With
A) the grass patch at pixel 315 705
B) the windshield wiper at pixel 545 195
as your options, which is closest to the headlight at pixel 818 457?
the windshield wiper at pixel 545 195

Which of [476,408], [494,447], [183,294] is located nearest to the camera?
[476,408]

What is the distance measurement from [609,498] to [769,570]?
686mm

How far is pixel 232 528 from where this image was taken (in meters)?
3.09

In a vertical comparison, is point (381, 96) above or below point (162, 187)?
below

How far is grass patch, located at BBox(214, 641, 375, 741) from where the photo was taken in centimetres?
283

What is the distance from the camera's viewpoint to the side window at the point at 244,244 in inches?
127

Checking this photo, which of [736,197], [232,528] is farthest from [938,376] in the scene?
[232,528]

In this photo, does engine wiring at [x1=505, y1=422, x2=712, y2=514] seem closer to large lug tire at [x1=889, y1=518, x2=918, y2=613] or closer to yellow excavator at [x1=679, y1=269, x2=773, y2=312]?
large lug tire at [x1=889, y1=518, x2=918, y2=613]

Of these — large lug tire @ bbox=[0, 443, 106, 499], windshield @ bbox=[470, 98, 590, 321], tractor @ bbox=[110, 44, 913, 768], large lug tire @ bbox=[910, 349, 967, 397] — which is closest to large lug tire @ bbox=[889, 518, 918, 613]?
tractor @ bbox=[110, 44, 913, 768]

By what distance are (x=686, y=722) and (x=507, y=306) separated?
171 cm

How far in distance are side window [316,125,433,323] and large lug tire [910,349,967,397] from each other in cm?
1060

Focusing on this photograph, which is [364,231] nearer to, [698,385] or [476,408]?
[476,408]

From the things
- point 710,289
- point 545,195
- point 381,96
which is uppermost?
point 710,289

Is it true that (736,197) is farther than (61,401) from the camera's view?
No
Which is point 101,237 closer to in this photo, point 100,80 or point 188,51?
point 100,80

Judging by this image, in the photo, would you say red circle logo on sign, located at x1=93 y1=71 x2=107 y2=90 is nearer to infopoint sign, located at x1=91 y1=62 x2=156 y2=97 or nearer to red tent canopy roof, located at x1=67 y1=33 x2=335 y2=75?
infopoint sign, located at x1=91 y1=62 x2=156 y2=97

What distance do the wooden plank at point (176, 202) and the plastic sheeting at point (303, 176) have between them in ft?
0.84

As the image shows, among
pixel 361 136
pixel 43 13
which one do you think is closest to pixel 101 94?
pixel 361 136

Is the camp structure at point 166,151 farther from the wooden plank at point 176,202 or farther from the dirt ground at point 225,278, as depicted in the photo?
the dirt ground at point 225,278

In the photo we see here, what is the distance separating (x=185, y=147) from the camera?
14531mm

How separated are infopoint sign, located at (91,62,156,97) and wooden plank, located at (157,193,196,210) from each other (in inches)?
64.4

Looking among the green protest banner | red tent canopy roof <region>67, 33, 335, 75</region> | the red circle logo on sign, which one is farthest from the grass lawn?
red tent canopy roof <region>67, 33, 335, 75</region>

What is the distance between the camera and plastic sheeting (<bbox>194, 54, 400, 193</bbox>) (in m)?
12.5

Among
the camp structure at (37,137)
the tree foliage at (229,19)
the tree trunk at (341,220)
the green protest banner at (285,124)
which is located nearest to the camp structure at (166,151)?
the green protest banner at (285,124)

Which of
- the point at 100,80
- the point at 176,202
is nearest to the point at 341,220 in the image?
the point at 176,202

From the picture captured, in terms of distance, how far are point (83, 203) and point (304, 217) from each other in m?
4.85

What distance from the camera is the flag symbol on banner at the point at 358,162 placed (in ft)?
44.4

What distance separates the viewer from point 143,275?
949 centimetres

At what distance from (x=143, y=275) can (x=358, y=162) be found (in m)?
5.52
————
WRITTEN INSTRUCTION
Write out every item above word for word, keeping the original wording and order.

SOLUTION TO THIS TASK
With
A) the grass patch at pixel 315 705
B) the windshield wiper at pixel 545 195
as your options, which is closest to the headlight at pixel 818 457?
the windshield wiper at pixel 545 195

Which of [476,408], [494,447], [183,294] is located nearest to the camera?
[476,408]

What is the distance measurement from [609,498] to [769,570]?
686mm

How far is pixel 232 528 from where this image was taken (in meters)?
3.09

In a vertical comparison, is point (381, 96) above or below point (162, 187)?
below

How far is grass patch, located at BBox(214, 641, 375, 741) from where the photo was taken in centimetres?
283

What is the distance from the camera's viewpoint to the side window at the point at 244,244 in inches?
127

Checking this photo, which of [736,197], [232,528] is farthest from [938,376] in the scene?
[232,528]

In this photo, does engine wiring at [x1=505, y1=422, x2=712, y2=514] seem closer to large lug tire at [x1=889, y1=518, x2=918, y2=613] or closer to yellow excavator at [x1=679, y1=269, x2=773, y2=312]?
large lug tire at [x1=889, y1=518, x2=918, y2=613]

Of these — large lug tire @ bbox=[0, 443, 106, 499], windshield @ bbox=[470, 98, 590, 321], tractor @ bbox=[110, 44, 913, 768], large lug tire @ bbox=[910, 349, 967, 397] — which is closest to large lug tire @ bbox=[889, 518, 918, 613]?
tractor @ bbox=[110, 44, 913, 768]

By what distance are (x=686, y=722) and (x=507, y=306) separated?
171 cm

How far in distance are side window [316,125,433,323] and large lug tire [910,349,967,397] from each other in cm?
1060

Focusing on this photograph, which is [364,231] nearer to, [698,385] or [476,408]?
[476,408]

From the things
- point 710,289
- point 545,195
- point 381,96
which is uppermost?
point 710,289

Is it true that (736,197) is farther than (61,401) from the camera's view?
No
Which is point 101,237 closer to in this photo, point 100,80 or point 188,51?
point 100,80

Judging by this image, in the photo, would you say red circle logo on sign, located at x1=93 y1=71 x2=107 y2=90 is nearer to infopoint sign, located at x1=91 y1=62 x2=156 y2=97 or nearer to red tent canopy roof, located at x1=67 y1=33 x2=335 y2=75?
infopoint sign, located at x1=91 y1=62 x2=156 y2=97

What distance do the wooden plank at point (176, 202) and the plastic sheeting at point (303, 176) have between them in ft?
0.84

As the image shows, among
pixel 361 136
pixel 43 13
which one do you think is closest to pixel 101 94?
pixel 361 136

Is the camp structure at point 166,151 farther from the wooden plank at point 176,202 or farther from the dirt ground at point 225,278, as depicted in the photo?
the dirt ground at point 225,278

In the photo we see here, what is the distance separating (x=185, y=147) from the camera?
14531mm

How separated are infopoint sign, located at (91,62,156,97) and wooden plank, located at (157,193,196,210) from each other (in inches)?
64.4

Looking among the green protest banner | red tent canopy roof <region>67, 33, 335, 75</region> | the red circle logo on sign, which one is farthest from the grass lawn?
red tent canopy roof <region>67, 33, 335, 75</region>

What is the distance between the camera and plastic sheeting (<bbox>194, 54, 400, 193</bbox>) (in m)?
12.5

Among
the camp structure at (37,137)
the tree foliage at (229,19)
the tree trunk at (341,220)
the green protest banner at (285,124)
which is located nearest to the camp structure at (166,151)?
the green protest banner at (285,124)

Which of
- the point at 100,80
- the point at 176,202
is nearest to the point at 341,220 in the image?
the point at 176,202

From the picture captured, in terms of distance, how far are point (83, 203) and point (304, 217) from each other in m?
4.85

What distance from the camera is the flag symbol on banner at the point at 358,162 placed (in ft)?
44.4

What distance separates the viewer from point 143,275?
949 centimetres

At what distance from (x=143, y=275) can (x=358, y=162) be found (in m)?
5.52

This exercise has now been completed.